O registro médico dos casos de trombose desenvolvidos por mulheres
que usam hormônios não é obrigatório, de acordo com as regras da
Agência Nacional de Vigilância Sanitária (Anvisa), responsável pela
autorização de venda de medicamentos no país. A falta da exigência
talvez explique a ausência de ocorrências no Brasil.
“Até o momento, não houve geração de sinal de risco sanitário no
banco de dados do sistema de notificação da agência”, informou, em
nota, a Anvisa, acrescentando que a bula do medicamento “já tem as
informações de que o mesmo não deve ser utilizado na presença ou
histórico de processos trombóticos/tromboembólicos arteriais ou
venosos, como por exemplo trombose venosa profunda, embolia
pulmonar, infarto do miocárdio ou acidente vascular cerebral, bem
como na presença ou história de sintomas e/ou sinais de trombose ,
como por exemplo episódio isquêmico transitório, angina
pectoris”.
Ainda assim, casos de trombose desenvolvidos em pessoas orientadas
por médicos foram relatados à Agência Brasil – um deles, o de
Rosana Lopes Lima, do Rio de Janeiro, que usou o Diane 35 por dois
meses.

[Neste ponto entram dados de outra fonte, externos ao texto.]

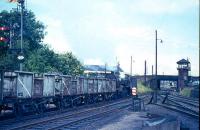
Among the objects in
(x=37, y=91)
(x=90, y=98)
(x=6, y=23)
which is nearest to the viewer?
(x=37, y=91)

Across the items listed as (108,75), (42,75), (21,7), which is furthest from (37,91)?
(108,75)

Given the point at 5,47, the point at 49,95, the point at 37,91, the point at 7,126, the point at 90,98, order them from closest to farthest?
1. the point at 7,126
2. the point at 5,47
3. the point at 37,91
4. the point at 49,95
5. the point at 90,98

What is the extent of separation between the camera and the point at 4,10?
5203 centimetres

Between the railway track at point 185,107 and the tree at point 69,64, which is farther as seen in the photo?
the tree at point 69,64

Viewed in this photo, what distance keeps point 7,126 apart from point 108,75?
27970 mm

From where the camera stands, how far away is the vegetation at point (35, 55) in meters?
36.1

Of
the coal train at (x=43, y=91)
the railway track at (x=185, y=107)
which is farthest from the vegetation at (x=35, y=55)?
the railway track at (x=185, y=107)

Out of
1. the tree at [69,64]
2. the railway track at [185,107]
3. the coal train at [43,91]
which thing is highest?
the tree at [69,64]

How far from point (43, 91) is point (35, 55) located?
18.8 m

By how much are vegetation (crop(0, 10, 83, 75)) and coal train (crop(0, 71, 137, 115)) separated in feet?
22.4

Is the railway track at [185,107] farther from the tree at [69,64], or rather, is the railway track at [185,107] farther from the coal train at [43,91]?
the tree at [69,64]

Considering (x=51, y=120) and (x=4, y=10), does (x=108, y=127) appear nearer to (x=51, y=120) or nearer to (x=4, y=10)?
(x=51, y=120)

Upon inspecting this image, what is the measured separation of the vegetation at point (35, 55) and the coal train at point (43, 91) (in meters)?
6.83

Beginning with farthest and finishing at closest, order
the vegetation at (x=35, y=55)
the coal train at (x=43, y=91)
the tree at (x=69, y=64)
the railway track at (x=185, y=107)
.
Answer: the tree at (x=69, y=64)
the vegetation at (x=35, y=55)
the railway track at (x=185, y=107)
the coal train at (x=43, y=91)
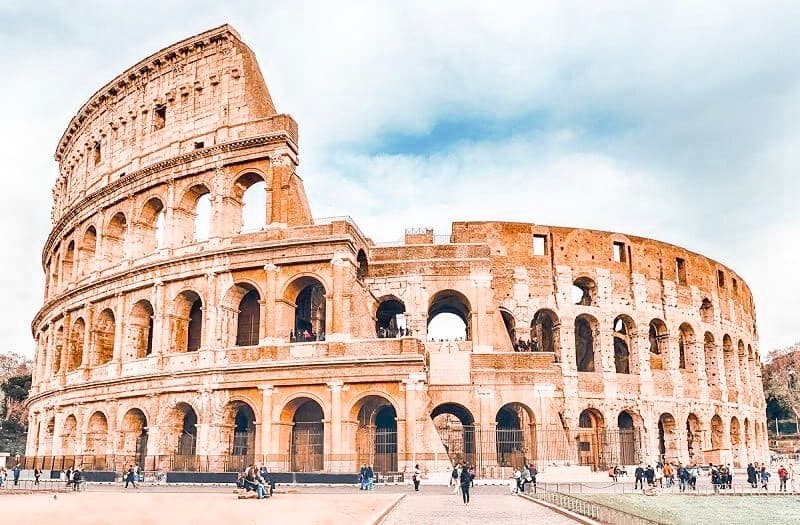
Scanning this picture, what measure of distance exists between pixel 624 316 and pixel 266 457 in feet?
55.8

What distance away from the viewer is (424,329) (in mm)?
28141

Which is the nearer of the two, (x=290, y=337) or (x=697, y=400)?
(x=290, y=337)

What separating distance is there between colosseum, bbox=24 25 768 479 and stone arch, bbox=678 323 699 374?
0.11 metres

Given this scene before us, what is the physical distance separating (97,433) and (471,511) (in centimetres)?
1968

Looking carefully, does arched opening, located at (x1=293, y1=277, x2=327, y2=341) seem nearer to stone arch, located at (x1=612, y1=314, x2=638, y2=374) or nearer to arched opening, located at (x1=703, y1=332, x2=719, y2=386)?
stone arch, located at (x1=612, y1=314, x2=638, y2=374)

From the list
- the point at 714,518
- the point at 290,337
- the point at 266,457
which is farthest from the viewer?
the point at 290,337

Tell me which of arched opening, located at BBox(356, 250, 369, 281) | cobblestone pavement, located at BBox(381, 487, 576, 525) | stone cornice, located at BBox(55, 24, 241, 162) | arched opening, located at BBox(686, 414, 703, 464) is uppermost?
stone cornice, located at BBox(55, 24, 241, 162)

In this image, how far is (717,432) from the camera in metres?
35.0

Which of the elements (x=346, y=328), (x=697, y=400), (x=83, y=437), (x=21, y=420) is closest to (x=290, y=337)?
(x=346, y=328)

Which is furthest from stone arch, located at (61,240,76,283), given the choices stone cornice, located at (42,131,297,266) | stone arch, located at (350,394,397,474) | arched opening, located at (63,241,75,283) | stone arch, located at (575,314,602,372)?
stone arch, located at (575,314,602,372)

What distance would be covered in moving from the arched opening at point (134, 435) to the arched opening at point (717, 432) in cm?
2505

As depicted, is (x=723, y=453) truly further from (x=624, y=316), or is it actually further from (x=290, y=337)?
(x=290, y=337)

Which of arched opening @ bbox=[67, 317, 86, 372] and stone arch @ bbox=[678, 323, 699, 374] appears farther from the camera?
stone arch @ bbox=[678, 323, 699, 374]

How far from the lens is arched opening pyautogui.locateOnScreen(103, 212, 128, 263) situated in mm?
31469
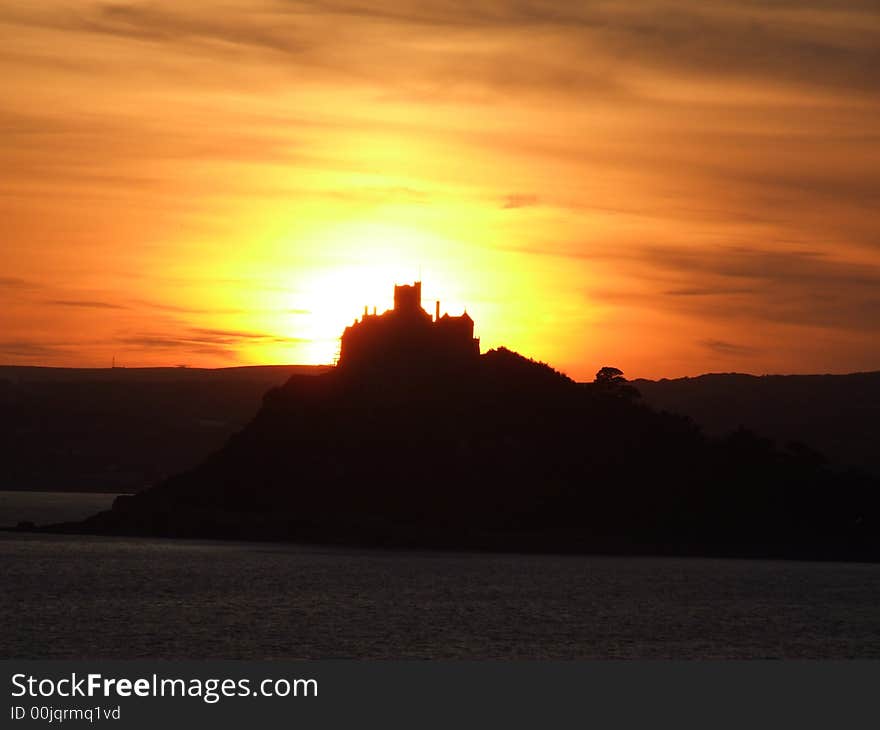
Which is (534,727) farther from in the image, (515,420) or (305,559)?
(515,420)

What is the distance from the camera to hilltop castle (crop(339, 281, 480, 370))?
193750 mm

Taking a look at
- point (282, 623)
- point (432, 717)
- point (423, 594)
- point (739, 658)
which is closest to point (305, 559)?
point (423, 594)

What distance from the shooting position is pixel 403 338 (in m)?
194

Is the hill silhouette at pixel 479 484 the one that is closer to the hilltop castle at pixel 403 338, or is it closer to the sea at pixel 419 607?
the hilltop castle at pixel 403 338

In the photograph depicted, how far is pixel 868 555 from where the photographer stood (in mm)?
187375

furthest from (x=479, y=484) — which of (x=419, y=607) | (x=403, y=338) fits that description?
(x=419, y=607)

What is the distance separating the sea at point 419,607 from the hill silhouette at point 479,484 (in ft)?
39.7

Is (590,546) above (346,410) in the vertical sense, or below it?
below

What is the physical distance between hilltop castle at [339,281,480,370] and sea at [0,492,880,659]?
3167 centimetres

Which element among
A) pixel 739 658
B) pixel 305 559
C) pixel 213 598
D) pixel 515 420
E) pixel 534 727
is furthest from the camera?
pixel 515 420

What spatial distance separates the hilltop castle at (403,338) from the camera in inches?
7628

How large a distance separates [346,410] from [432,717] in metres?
143

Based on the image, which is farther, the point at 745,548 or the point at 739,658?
the point at 745,548

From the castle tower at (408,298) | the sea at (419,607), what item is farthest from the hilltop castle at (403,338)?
the sea at (419,607)
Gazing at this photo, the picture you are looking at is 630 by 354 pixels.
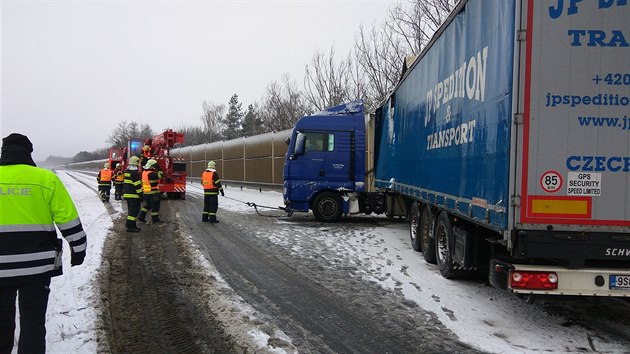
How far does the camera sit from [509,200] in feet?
14.6

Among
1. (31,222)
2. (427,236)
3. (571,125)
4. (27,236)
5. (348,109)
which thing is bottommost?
(427,236)

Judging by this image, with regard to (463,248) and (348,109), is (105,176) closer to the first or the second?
(348,109)

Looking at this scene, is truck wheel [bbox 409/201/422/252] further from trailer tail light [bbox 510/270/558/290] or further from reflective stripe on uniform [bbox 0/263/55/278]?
reflective stripe on uniform [bbox 0/263/55/278]

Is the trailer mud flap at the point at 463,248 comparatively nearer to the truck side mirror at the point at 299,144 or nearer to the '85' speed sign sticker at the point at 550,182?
the '85' speed sign sticker at the point at 550,182

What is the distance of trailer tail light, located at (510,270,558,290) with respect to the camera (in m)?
4.55

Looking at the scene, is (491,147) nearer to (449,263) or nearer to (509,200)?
(509,200)

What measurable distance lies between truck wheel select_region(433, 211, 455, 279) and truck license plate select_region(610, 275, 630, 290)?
245 centimetres

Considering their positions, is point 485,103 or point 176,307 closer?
point 485,103

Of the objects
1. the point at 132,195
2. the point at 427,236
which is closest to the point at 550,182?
the point at 427,236

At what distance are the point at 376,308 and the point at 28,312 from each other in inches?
144

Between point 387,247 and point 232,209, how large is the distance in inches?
345

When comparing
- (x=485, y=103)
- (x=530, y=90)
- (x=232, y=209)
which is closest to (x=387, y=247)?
(x=485, y=103)

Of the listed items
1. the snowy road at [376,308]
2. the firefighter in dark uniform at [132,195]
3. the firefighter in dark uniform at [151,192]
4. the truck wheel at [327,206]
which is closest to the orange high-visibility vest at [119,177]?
the firefighter in dark uniform at [151,192]

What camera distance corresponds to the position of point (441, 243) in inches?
294
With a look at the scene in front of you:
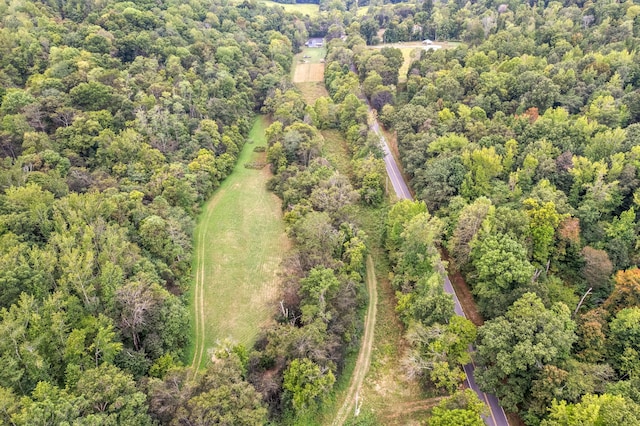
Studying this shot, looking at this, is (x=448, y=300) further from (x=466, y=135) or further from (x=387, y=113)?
(x=387, y=113)

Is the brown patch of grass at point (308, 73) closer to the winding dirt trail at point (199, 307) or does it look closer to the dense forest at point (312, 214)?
the dense forest at point (312, 214)

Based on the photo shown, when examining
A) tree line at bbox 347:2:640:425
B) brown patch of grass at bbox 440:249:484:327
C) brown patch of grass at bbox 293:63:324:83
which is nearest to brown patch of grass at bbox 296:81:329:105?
brown patch of grass at bbox 293:63:324:83

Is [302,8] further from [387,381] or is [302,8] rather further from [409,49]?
[387,381]

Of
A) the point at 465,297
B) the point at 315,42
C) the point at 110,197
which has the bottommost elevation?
the point at 465,297

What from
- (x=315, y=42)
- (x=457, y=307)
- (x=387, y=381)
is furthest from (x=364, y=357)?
(x=315, y=42)

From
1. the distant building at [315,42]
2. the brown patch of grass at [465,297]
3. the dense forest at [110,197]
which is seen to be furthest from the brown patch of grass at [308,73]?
the brown patch of grass at [465,297]

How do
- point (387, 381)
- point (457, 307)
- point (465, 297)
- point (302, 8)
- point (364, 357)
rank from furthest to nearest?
point (302, 8)
point (465, 297)
point (457, 307)
point (364, 357)
point (387, 381)

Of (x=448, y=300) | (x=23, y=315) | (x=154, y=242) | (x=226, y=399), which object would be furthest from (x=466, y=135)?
(x=23, y=315)
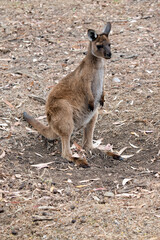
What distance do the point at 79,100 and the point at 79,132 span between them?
88cm

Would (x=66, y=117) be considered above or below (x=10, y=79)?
above

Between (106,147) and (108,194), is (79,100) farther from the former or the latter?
(108,194)

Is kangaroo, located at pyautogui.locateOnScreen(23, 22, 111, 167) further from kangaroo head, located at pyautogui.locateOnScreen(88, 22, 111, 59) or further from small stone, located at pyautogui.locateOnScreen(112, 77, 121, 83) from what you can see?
small stone, located at pyautogui.locateOnScreen(112, 77, 121, 83)

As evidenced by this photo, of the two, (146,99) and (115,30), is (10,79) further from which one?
(115,30)

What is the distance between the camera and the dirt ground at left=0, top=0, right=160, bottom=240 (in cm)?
357

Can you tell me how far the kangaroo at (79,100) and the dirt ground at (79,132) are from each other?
0.86 feet

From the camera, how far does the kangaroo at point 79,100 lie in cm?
499

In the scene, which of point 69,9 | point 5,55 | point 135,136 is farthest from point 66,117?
point 69,9

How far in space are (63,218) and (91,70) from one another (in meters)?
2.20

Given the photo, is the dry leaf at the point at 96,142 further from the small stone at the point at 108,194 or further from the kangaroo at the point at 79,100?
the small stone at the point at 108,194

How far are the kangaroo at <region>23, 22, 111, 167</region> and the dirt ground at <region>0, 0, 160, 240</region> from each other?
26 centimetres

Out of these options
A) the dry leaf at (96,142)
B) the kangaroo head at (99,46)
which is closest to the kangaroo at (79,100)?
the kangaroo head at (99,46)

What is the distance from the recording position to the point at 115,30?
347 inches

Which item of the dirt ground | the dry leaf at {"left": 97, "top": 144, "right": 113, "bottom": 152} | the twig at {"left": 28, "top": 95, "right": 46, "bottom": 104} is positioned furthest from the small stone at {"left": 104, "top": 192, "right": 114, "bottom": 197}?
the twig at {"left": 28, "top": 95, "right": 46, "bottom": 104}
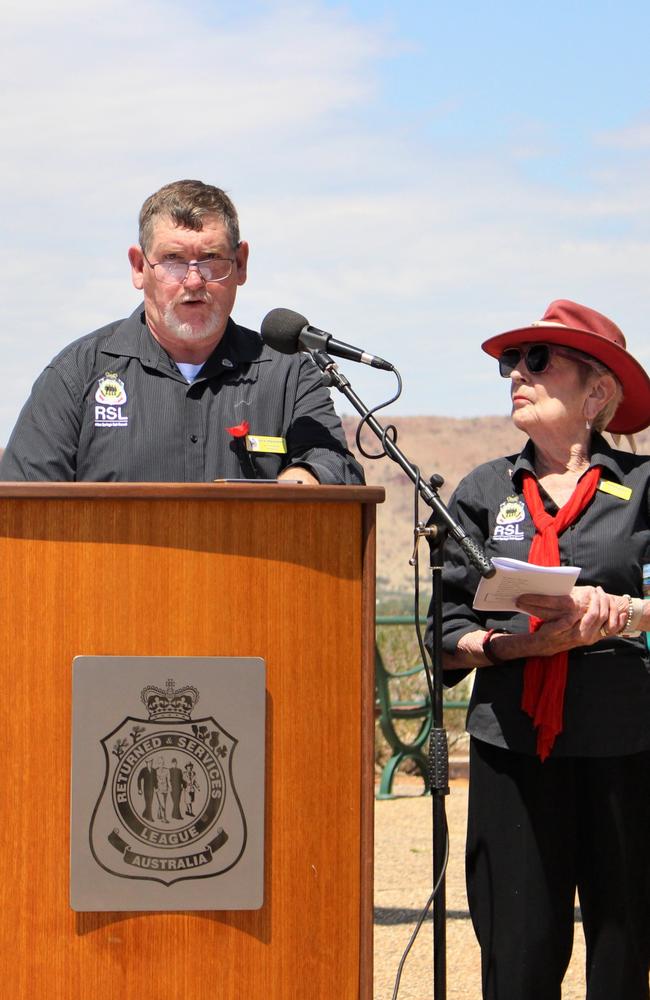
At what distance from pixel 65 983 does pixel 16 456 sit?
1359 mm

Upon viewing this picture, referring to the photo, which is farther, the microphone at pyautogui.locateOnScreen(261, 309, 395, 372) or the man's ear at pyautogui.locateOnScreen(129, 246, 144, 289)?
the man's ear at pyautogui.locateOnScreen(129, 246, 144, 289)

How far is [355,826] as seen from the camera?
109 inches

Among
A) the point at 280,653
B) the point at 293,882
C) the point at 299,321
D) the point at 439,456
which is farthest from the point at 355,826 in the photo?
the point at 439,456

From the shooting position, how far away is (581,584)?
3.55 m

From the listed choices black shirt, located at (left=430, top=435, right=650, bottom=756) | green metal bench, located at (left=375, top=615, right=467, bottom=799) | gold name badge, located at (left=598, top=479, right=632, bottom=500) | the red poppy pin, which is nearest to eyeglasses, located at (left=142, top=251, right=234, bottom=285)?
the red poppy pin

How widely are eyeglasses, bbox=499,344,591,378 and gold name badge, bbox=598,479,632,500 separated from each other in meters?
0.33

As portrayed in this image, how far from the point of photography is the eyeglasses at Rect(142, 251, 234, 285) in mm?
3598

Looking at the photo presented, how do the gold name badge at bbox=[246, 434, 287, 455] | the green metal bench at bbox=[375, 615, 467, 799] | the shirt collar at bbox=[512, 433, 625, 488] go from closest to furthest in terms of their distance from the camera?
the gold name badge at bbox=[246, 434, 287, 455], the shirt collar at bbox=[512, 433, 625, 488], the green metal bench at bbox=[375, 615, 467, 799]

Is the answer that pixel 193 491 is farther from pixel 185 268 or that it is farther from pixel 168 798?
pixel 185 268

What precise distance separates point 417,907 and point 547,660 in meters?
3.79

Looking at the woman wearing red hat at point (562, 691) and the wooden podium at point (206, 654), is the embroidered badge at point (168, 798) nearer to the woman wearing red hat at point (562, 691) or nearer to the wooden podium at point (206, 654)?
the wooden podium at point (206, 654)

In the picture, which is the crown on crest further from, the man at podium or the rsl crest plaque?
the man at podium

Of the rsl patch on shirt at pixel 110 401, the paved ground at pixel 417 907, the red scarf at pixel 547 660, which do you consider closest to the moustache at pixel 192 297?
the rsl patch on shirt at pixel 110 401

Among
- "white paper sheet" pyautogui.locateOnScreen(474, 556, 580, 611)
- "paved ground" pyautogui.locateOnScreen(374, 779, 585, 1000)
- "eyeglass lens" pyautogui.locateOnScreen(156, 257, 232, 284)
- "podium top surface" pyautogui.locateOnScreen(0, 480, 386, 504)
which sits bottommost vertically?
"paved ground" pyautogui.locateOnScreen(374, 779, 585, 1000)
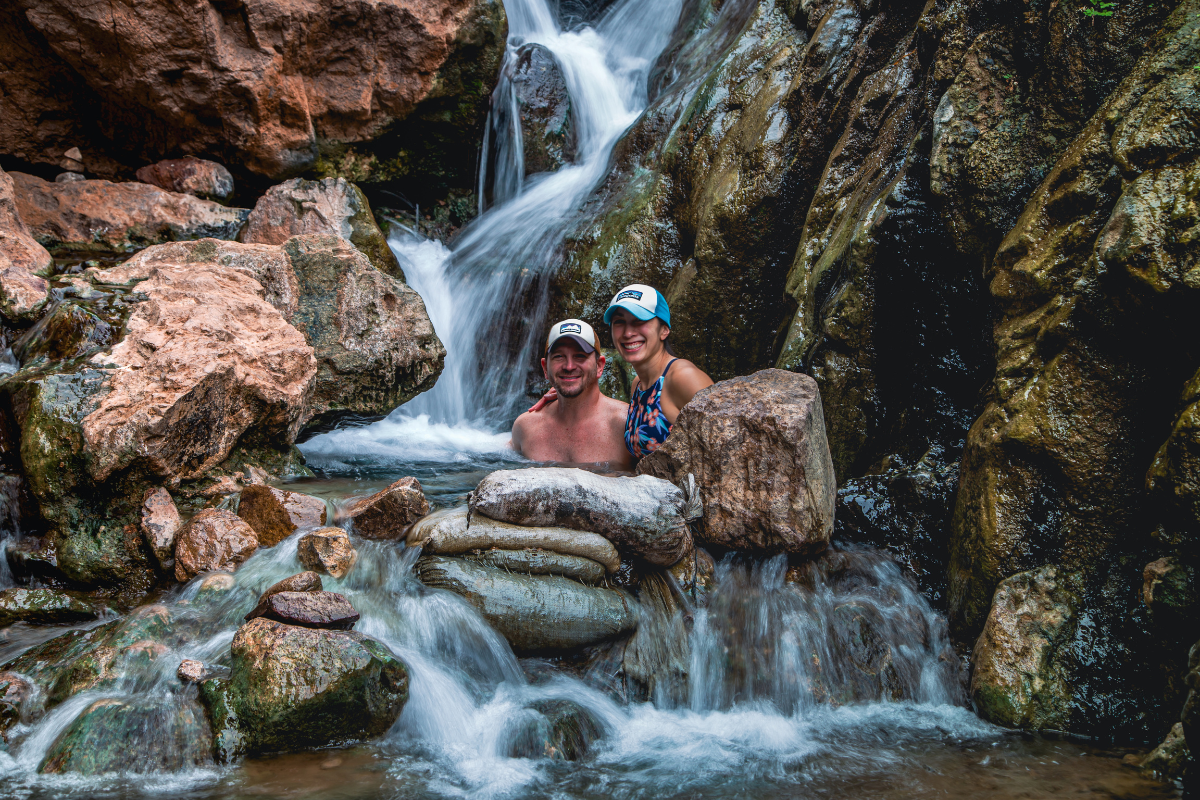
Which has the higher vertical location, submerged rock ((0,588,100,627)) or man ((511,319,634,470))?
man ((511,319,634,470))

O medicamento indicado pela ginecologista foi suspenso pela
própria médica quando Rosane começou a apresentar inchaço e
endurecimento dos seios e mudanças significativas no corpo.
A Anvisa comprometeu-se a monitorar os casos e informou que só pode
aprovar medicamentos para finalidades comprovadas em estudos
apresentados para o registro. Destacou que o sistema de notificação
é aberto a qualquer profissional de saúde e aos próprios usuários.
“A solução está em uma conscientização dos profissionais sobre a
importância de notificar esses eventos, sejam eles quais forem”,
destacou a assessoria do órgão regulador.
Em relação à venda do medicamento, a Anvisa explicou que não há um
comércio indiscriminado. “Anticoncepcionais não são medicamentos de
venda livre. O problema passa por outra esfera que é o uso
racional”, destacou.
A agência abriu edital recentemente para montar uma força-tarefa
destinada a discutir soluções para o problema. A intenção é formar
grupos que sensibilizem farmacêuticos, médicos e usuários sobre a
exigência da receita médica para a compra de qualquer medicamento
de tarja vermelha, como é o caso dos anticoncepcionais.